Updated: Nov 15, 2018

Autumn Inspired Pav Bhaaji

Pav Bhaaji is perhaps the most famous and the most popular street food to come out of India. Originally developed on the streets of Bombay (now Mumbai), its beginnings are connected to the American Civil War by a thread.

In the early 1860s, the global supply of cotton was heavily affected due to the American Civil War. By 1862, the Union Navy had practically blockaded the Mississippi River, preventing Confederate cotton from distribution in the world market and heavily inflating cotton prices.

India was the only other country in the world that could fill the demand for cotton. This created a unique opportunity for Indian businessmen, particularly Gujaratis, that began trading and selling cotton to other nations. Their biggest customer, the British, through the East India Company.

The increased demand also meant increased production from all the textile mills. Traders, mill workers and telegraph operators were working late into the night and a demand for late-night food rose up. Food vendors took leftover vegetables, daal, and sauces from the day and mashed them up into a spicy concoction, known as bhaaji.

The bread to eat with the bhaaji came from Portuguese missionaries. It was quick to heat up on a tawa, compared to any of the traditional Indian breads, which had to be rolled out and freshly cooked. The word “Pav” derives from the Portuguese word, “Pao” which means small bread. In Marathi, “Pav” also means one-fourth of something. The bhaaji was served with set of 4 smalls buns and you’d have to break of a fourth of it to scoop up the bhaaji.

It's important to point out that this early version of Pav Bhaaji probably didn't have a consistent recipe or used a specific blend of spices. Hence, many food historians and native Mumbai residents believe that it was invented in the 1960s by street fruit vendor named Sardar Ahmed. In Mumbai's Tardeo neighborhood, Ahmed noticed that many of the local factory workers were working long hours and mainly had a diet of Vada Pav and other cheap snacks. To give them more of a quick, cost-effective and a substantial meal, he started making pav bhaaji.

▶ **What you have to do**
Repeat the part of the pav bhaaji history from "In the early" up to and including "inflating cotton prices.", word for word. The data that comes next was gathered from a different source.

▶ **Collected material**
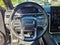2026 GMC Sierra EV Base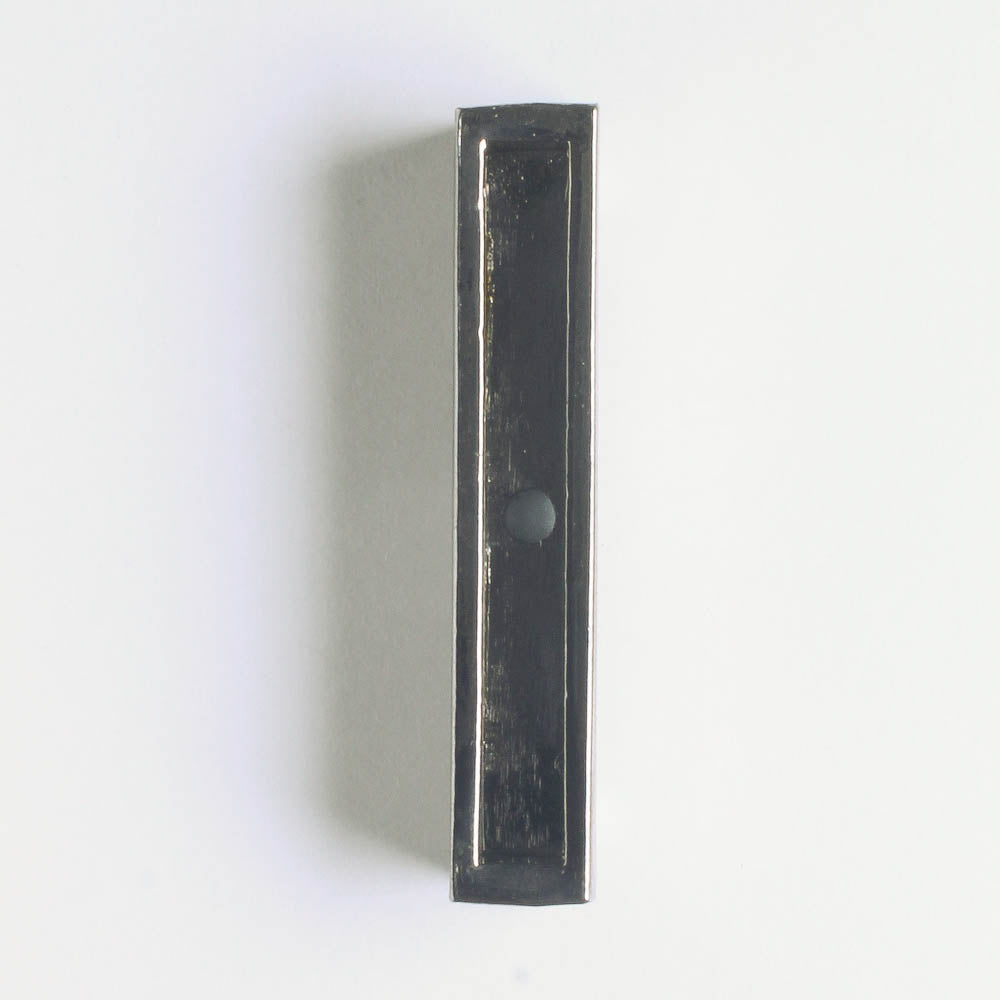 Clasp 37x19mm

▶ **Response**
In the early 1860s, the global supply of cotton was heavily affected due to the American Civil War. By 1862, the Union Navy had practically blockaded the Mississippi River, preventing Confederate cotton from distribution in the world market and heavily inflating cotton prices.